May 24, 2019 | by Andrew K. Lau
“I’m not sure how many there are.”
The above statement isn’t an unusual one for a collector of anything, and I just mumbled it while scanning my collection of 78RPM records, looking for sides to write about for this installment of LWIF.
Amassing 78s is a special strain of impracticality: they’re fragile (made of either shellac or bakelite), easily scratched, they take up a lot of space, there’s only two songs per record (three minutes per side), it requires a record player with the correct speed setting and a special stylus to handle the wider grooves.
That said, 78s can sound like no other recorded medium: astoundingly warm, deep, and that much closer to the original source.
When originally recorded, the music went directly into a microphone converting the songs into signals which were then cut onto a wax or lacquer disc; this was called “the master,” the one which the 78s were made. No mixing, no effects, or overdubbing. This installment is more about the format instead of a particular record or theme. As you know, LWIF is about discovery, finding something appealing in a pile of trash — and if there’s a shabby, garbage-bound format out there today, 78s leads the pack. At least 8-tracks had a plastic case.
A majority of my 78s were scored from the same place as the rest of the records highlighted in this column: in slapdash piles on the floor of a notorious record store in Berkeley, California where I worked for 16 years. Given their fragility and the oafish, uncaring hands of the store’s owner who tossed them there while pricing out records the previous night, it’s a slight miracle I was able to save any at all. Though you can’t blame said oaf because they take up a lot of space and rarely sell.
These things are mostly in the way of modern life, but to vintage enthusiasts, they’re a door to another world.
In a way, the music is as fragile as the records. Since the recording were mastered onto wax discs and not onto tape, some 78s are the only remaining versions available of a particular song. Of course, you don’t have to collect these damn things to hear the music. The good folks over at the Internet Archive have the “Great 78 Project” where they’re digitizing every disc they can get their hands on.
Likewise, reissues labels such as Scotland’s Document Records have been doing award-winning preservation since 1985 and they, too, have to use the cleanest 78s available for their compilations. The one version of The Hokum Boys “Caught Him Doing It,” from Document’s Complete Recordings June-December, 1929, is barely audible due to the almost impenetrable curtain of scratches and white noise. But it’s the only copy remaining. Shucks, it doesn’t sound too far off from some of the records I peeled off the floor at work where the music is pushed back into the distance.

*GOAL A*. Extract the lines of the listing verbatim, everything from the line containing "How far away" down to the end of the listing.

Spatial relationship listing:

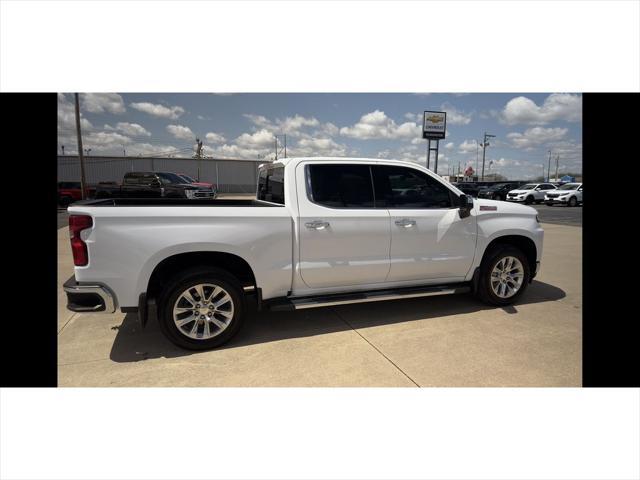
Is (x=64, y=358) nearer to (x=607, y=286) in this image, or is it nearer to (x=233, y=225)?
(x=233, y=225)

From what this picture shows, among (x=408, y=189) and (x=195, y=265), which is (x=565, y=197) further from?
(x=195, y=265)

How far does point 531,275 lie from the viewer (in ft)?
16.2

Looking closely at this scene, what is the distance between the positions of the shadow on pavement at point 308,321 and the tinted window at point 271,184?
1.37 m

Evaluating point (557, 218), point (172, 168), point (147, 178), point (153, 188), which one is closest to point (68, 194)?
point (147, 178)

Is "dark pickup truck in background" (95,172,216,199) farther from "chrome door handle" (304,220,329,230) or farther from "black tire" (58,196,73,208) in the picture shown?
"chrome door handle" (304,220,329,230)

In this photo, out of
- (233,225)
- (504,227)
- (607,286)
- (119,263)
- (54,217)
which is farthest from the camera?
(504,227)

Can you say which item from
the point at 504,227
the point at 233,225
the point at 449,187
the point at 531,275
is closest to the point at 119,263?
the point at 233,225

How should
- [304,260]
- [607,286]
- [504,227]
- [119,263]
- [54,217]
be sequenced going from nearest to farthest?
[119,263] < [304,260] < [54,217] < [607,286] < [504,227]

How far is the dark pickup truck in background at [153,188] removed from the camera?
17641 mm

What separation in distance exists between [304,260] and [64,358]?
236 cm

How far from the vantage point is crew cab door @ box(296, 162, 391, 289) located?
388 centimetres

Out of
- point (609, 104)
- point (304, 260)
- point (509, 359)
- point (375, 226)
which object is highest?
point (609, 104)

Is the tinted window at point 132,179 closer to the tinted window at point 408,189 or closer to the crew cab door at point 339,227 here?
the crew cab door at point 339,227

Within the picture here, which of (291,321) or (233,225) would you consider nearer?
(233,225)
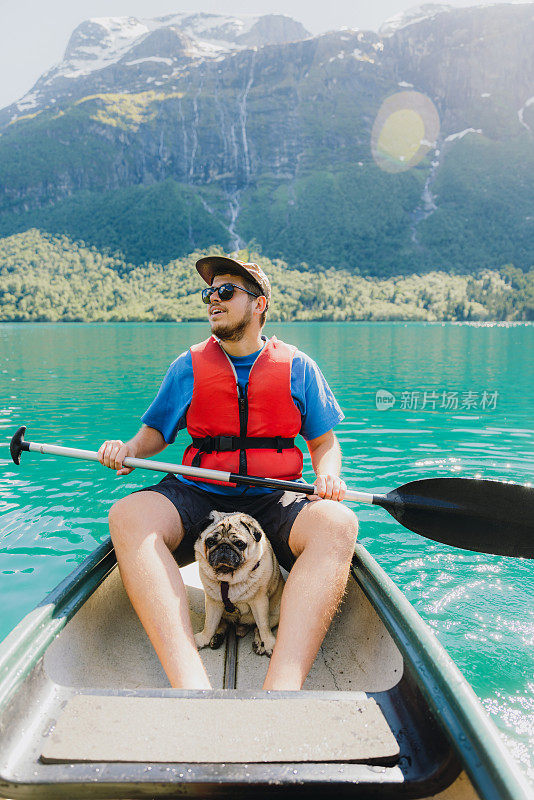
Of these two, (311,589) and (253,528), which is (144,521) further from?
(311,589)

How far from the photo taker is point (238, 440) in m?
3.53

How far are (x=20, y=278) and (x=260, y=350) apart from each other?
133m

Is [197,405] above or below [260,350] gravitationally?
below

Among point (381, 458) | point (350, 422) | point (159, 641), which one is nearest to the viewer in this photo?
point (159, 641)

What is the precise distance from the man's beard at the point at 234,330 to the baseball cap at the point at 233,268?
0.75 ft

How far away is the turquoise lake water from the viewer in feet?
13.2

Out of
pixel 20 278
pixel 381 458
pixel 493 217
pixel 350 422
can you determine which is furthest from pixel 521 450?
pixel 493 217

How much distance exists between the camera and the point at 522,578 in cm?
493

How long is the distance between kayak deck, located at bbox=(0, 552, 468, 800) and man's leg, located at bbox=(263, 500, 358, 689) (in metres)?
0.24

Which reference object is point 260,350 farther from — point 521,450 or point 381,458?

*GOAL B*.
Does the piece on collecting 78 RPM records agree with each of these statements? Answer yes or no for each, quoting the words from the piece that decide it.
(i) Document Records has been doing preservation work since 1985.
(ii) The writer worked at the Berkeley record store for 10 years.
(iii) A side of a 78 holds about three minutes of music.

*EXERCISE SOLUTION A*.
How far away is the turquoise lake water from the viewer in feet?
13.2

Out of
pixel 20 278
pixel 381 458
pixel 493 217
pixel 350 422
can you determine which is furthest from pixel 521 450?
pixel 493 217

How much distance exists between the camera and the point at 522,578 in cm?
493

How long is the distance between kayak deck, located at bbox=(0, 552, 468, 800) and man's leg, located at bbox=(263, 500, 358, 689) (in metres)?
0.24

Which reference object is point 260,350 farther from — point 521,450 or point 381,458?

*EXERCISE SOLUTION B*.
(i) Yes: "reissues labels such as Scotland’s Document Records have been doing award-winning preservation since 1985"
(ii) No: "where I worked for 16 years"
(iii) Yes: "three minutes per side"